> _ASSIGNMENT_
Could you retype every line below exactly, omitting the images?

Segment Start: RECORDS FOR THE EXERCISE

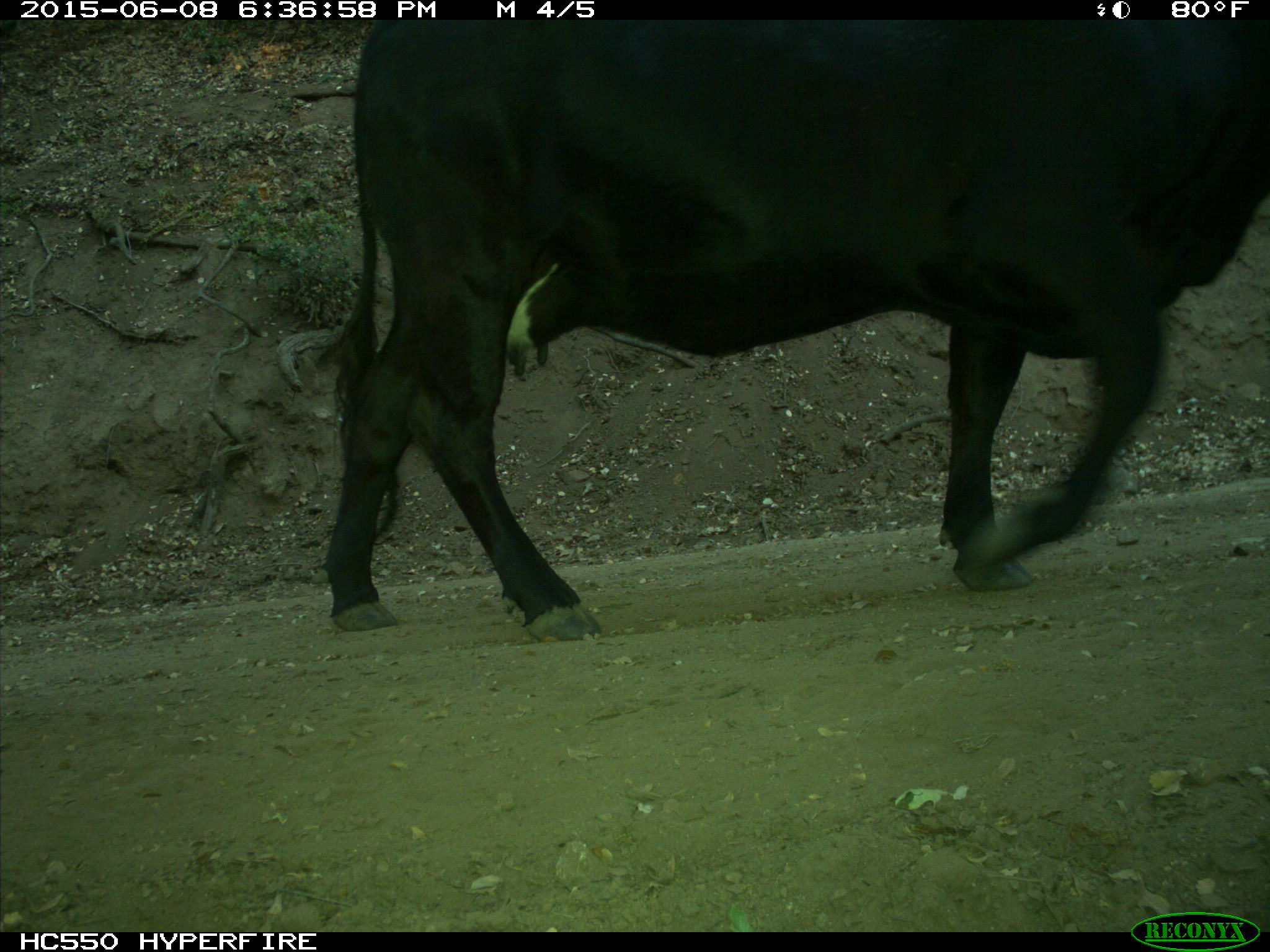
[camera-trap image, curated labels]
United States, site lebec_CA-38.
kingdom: Animalia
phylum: Chordata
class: Mammalia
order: Artiodactyla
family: Bovidae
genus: Bos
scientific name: Bos taurus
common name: domestic cow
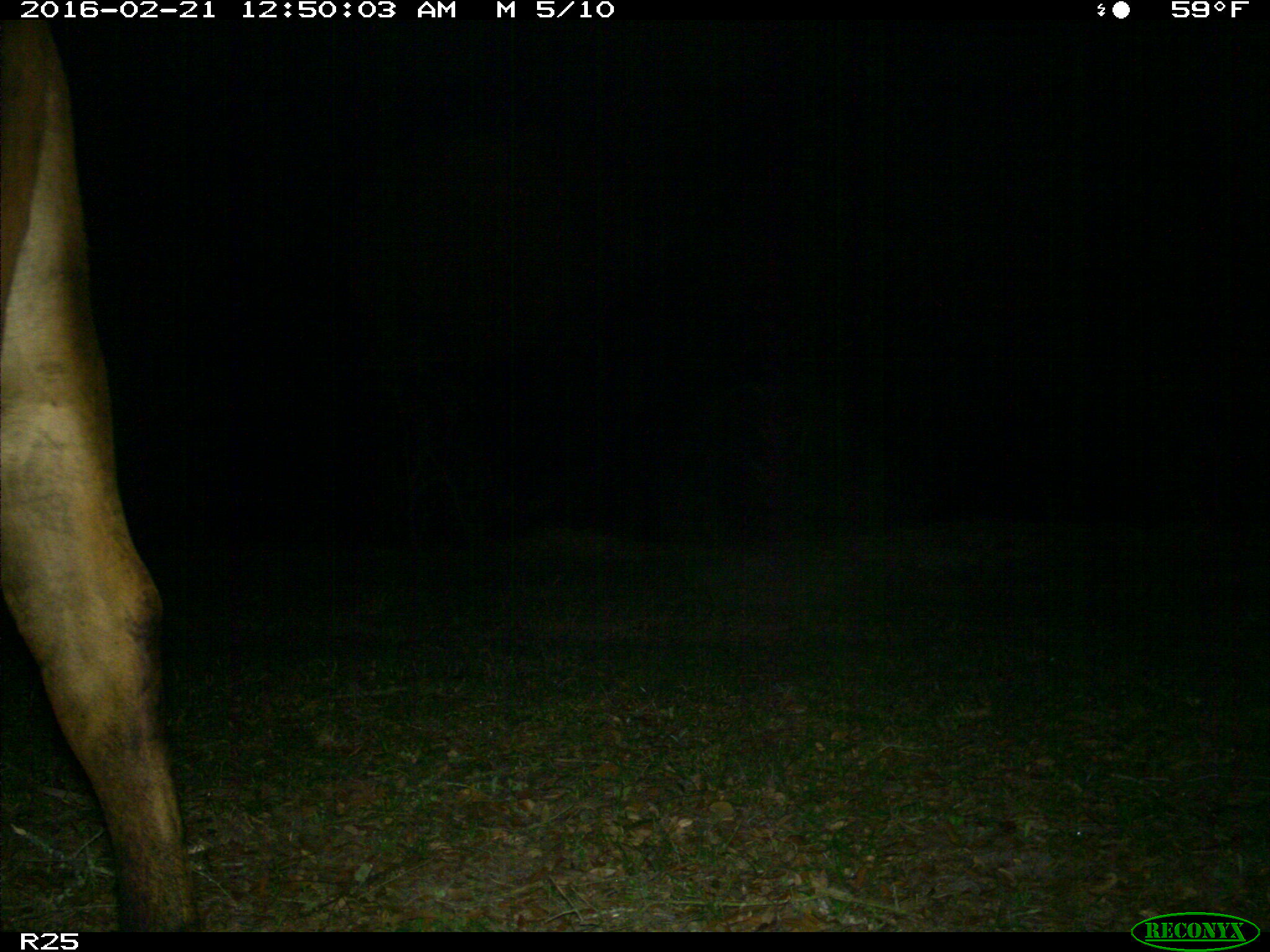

Segment End: RECORDS FOR THE EXERCISE

> _OUTPUT FOR THIS TASK_
[camera-trap image, curated labels]
United States, site lebec_CA-38.
kingdom: Animalia
phylum: Chordata
class: Mammalia
order: Artiodactyla
family: Bovidae
genus: Bos
scientific name: Bos taurus
common name: domestic cow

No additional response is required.